The really interesting thing to think about is the fact that this type of macromolecule needs to be able to move in order to function, which means that the structure is not actually static, but dynamic. While we usually use the 'best' structure for phylogenetic inference, there are actually many structures that are nearly equally good, and the molecule actually changes its conformation through space and time, flipping between these different conformations in order to perform its functions in the cell. To drive the point home, here is a quick video I made of the ITS2 molecule of Cladonia stipitata Lendemer & Hodkinson (2009) shifting between different likely conformations:


Sources cited:

Hodkinson, B. P., and J. C. Lendemer. 2011. Molecular analyses reveal semi-cryptic species in Xanthoparmelia tasmanica. Bibliotheca Lichenologica 106: 115-126.
Download publication (PDF file)
Download nucleotide alignment (NEXUS file)

Hodkinson, B. P., and J. C. Lendemer. In prep. Systematics of a enigmatic sterile crustose lichen. 

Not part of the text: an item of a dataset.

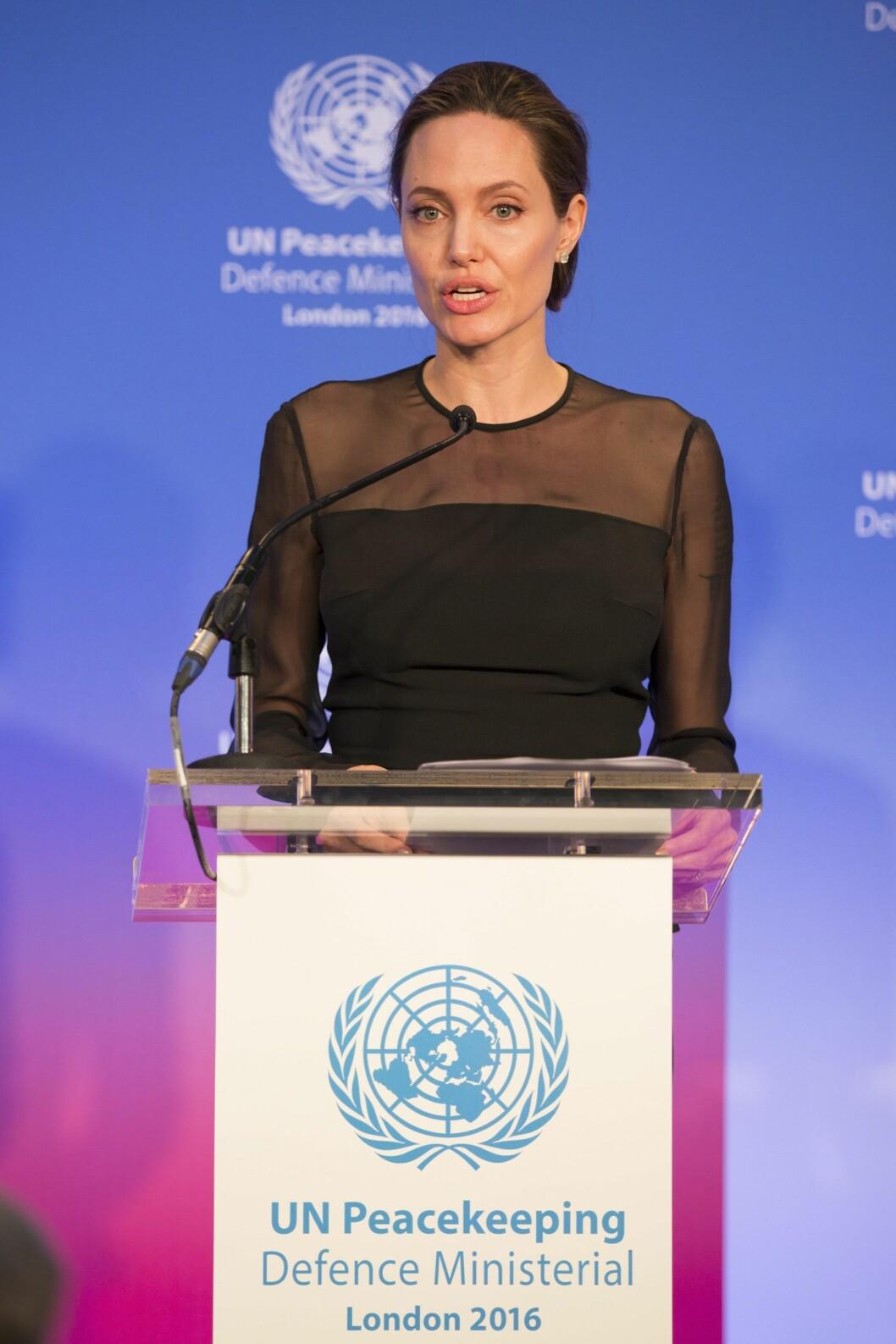 SERIØS DAME: Angelina Jolie har beveget seg bort fra Hollywood og mot humanitært arbeid. Her taler hun under en FN-konferanse i London 8. september, en drøy uke før bruddet med Pitt ble kjent.  Foto: Epa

Hodkinson, B. P., J. C. Lendemer, and T. L. Esslinger. 2010. Parmelia barrenoae, a macrolichen new to North America and Africa. North American Fungi 5(3): 1-5.
Download publication (PDF file)

Kjer, K. M. 1995. Use of rRNA secondary structure in phylogenetic studies to identify homologous positions: an example of alignment and data presentation from the frogs. Molecular Phylogenetics and Evolution 4: 314–330.

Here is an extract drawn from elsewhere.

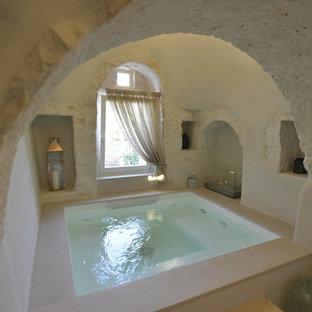 バーリの小さい長方形地中海スタイルのおしゃれなプールの写真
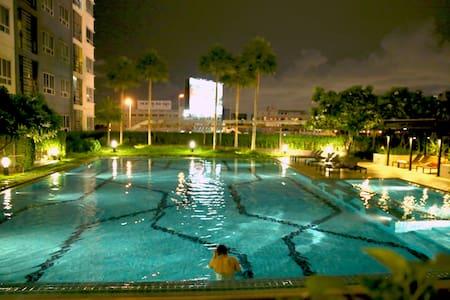 Low budget Private Condo - Pinklao - Apartamento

Lendemer, J. C., and B. P. Hodkinson. 2009. The Wisdom of Fools: new molecular and morphological insights into the North American apodetiate species of Cladonia. Opuscula Philolichenum 7: 79-100.
Download publication (PDF file)
Download nucleotide alignment (NEXUS file)

Lendemer, J. C., and B. P. Hodkinson. 2010. A new perspective on Punctelia subrudecta in North America: previously-rejected morphological characters corroborate molecular phylogenetic evidence and provide insight into an old problem. The Lichenologist 42(4): 405-421.
Download publication (PDF file)
Download nucleotide alignment (NEXUS file)

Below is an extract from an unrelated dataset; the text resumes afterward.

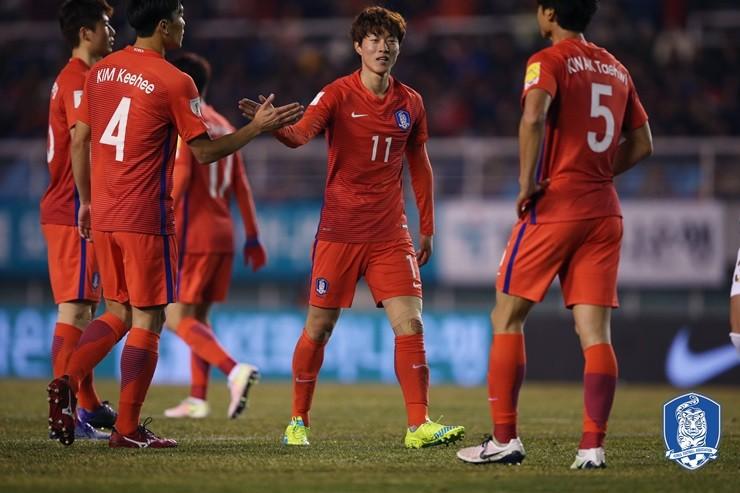 ◆悲報◆韓国代表のナイキ新ユニに韓国ネット民不満!「赤い下着」「中国っぽい」「ナイキは親日企業」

Stamatakis, A. 2006. RAxML-VI-HPC: maximum likelihood-based phylogenetic analyses with thousands of taxa and mixed models. Bioinformatics 22: 2688–2690.


  1. Hi Brendan!

    I just want to thank you for your post. I'm new at this subject and I was just wondering how to align my ITS data. Just one question: what software do you recommend me for getting the secondary structure?

  2. Hi!
    Thanks for your comment! The easiest way to align with RNA secondary structure is to use a model of the molecule that is already published. There may be models available for representatives of your particular genus/family or not. If there are no models available for any organisms that are even close to yours, then you can work on developing your own models if you have sequences representing the full length of the RNA molecule. You can use the CentroidAliFold software in the CentroidFold package [ ] to infer secondary structure from a Clustal-formatted alignment. It may seem a bit circular to get a structure from an alignment so that you can make an alignment, but the point of having secondary structure is not to allow one to make an alignment from scratch (plenty of programs like ClustalW and MAFFT can do that), but rather to improve an existing alignment. So the initial alignment without secondary structure should be good enough to allow CentroidAliFold to infer the underlying structure, which then can be used to further improve the alignment manually, mostly by matching up the nucleotides along the stems of the stem-loop structures (Kjer 1995; ). Of course we must remember that secondary structure itself evolves, and if we try to align two sequences of the same gene that are so distant that the structures themselves have diverged, there will be large sections that remain unalignable. This is where software like PICS-Ord can come in handy ( ).

  3. It is also worth noting that I use the VARNA java webstart to visualize the Vienna-formatted secondary structure output from CentroidAliFold. I am about to submit a paper that details my workflow; after that, I will have additional posts here giving more information regarding logistics!